Processing and cloud masking of composites over Sentinel data
In this exercise we will do a similar job than in the previous training but with Sentinel data. Now let’s import the Copernicus Sentinel-2 MultiSpectral Instrument (MSI) data collection. In the search bar we type sentinel and we can find a list of different datasets available. We select the level 2-A which provides surface reflectance (SR) values.
Figure 21. Sentinel 2A dataset description
We name the dataset ‘sentinel2_sr’ and apply the corresponding temporal, spatial and spectral filters. First we define a cloud masking function. We have used a predefined cloud-masking function described in the GEE sentinel dataset catalog (https://developers.google.com/earth-engine/datasets/catalog/COPERNICUS_S2_SR).
function maskS2clouds(image) {
var qa = image.select('QA60');
// Bits 10 and 11 are clouds and cirrus, respectively.
var cloudBitMask = 1 << 10;
var cirrusBitMask = 1 << 11;
// Both flags should be set to zero, indicating clear conditions.
var mask = qa.bitwiseAnd(cloudBitMask).eq(0)
.and(qa.bitwiseAnd(cirrusBitMask).eq(0));
return image.updateMask(mask).divide(10000);
}
Then we apply the cloud masking function ‘maskS2clouds’ to the sentinel dataset. The cloudy pixel percentage attribute is also used and it is a very important tool to mitigate cloud contamination. This filter is applied along with the cloud masking process.
var s2_sr_med = sentinel2_sr
.filterDate('2022-07-01', '2022-12-31')
.filterBounds(guyana_bou)
.filter(ee.Filter.lt('CLOUDY_PIXEL_PERCENTAGE',20))
.map(maskS2clouds)
.median()
.select('B2','B3','B4','B5', 'B6', 'B7', 'B8', 'B8A', 'B11', 'B12') // B 'B2', G 'B3', R 'B4', NIR 'B8'
.clip(guyana_bou);
// visualization sentinel 2
var visual_sen = { //{bands: ['B4', 'B3','B2'], min: 0, max: 2000, gamma: 11}
min: 0,
max: 0.3, // or 3000 if it's factored by default per 10000
bands: ['B4', 'B3', 'B2'],
};
Map.addLayer(s2_sr_med, visual_sen, "true color sentinel", 1)

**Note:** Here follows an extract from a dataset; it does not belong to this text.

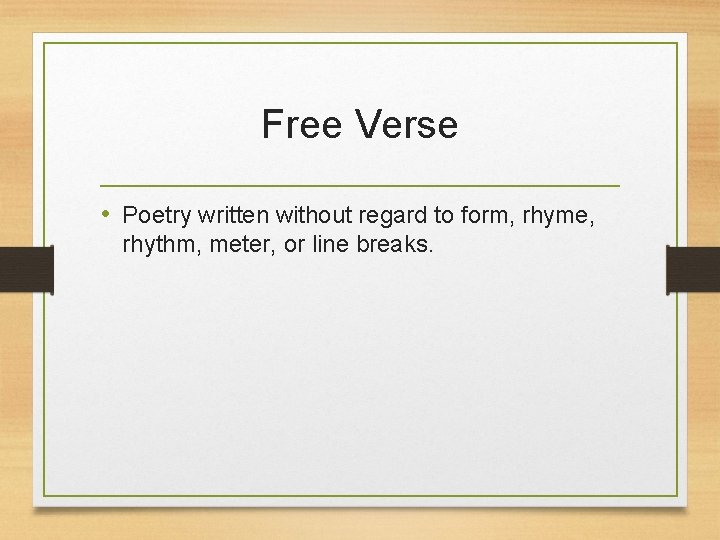 Free Verse

• Poetry written without regard to form, rhyme, rhythm, meter, or line breaks.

The true color layer of the Sentinel 2A dataset median estimate is shown in Figure.
Figure 22. True color of median estimate for Sentinel time series from 01-2022 to 06-2022
The image from 2022 shows the presence of whitish pixels that correspond to lower cloud layers. For exercise purposes, let’s change the time period to 01-2020 to 06-2020. Also we can vary the cloud percentage allowed to compare between products.
Figure 23. Comparing different levels of cloud tolerance
The obstacle of cloudiness presence is major in the tropics. If you test this cloud masking procedure in other higher latitude regions then you might find less cloudy scenes. The tiles missing (gaps) correspond to images that did not pass the cloud percentage filter.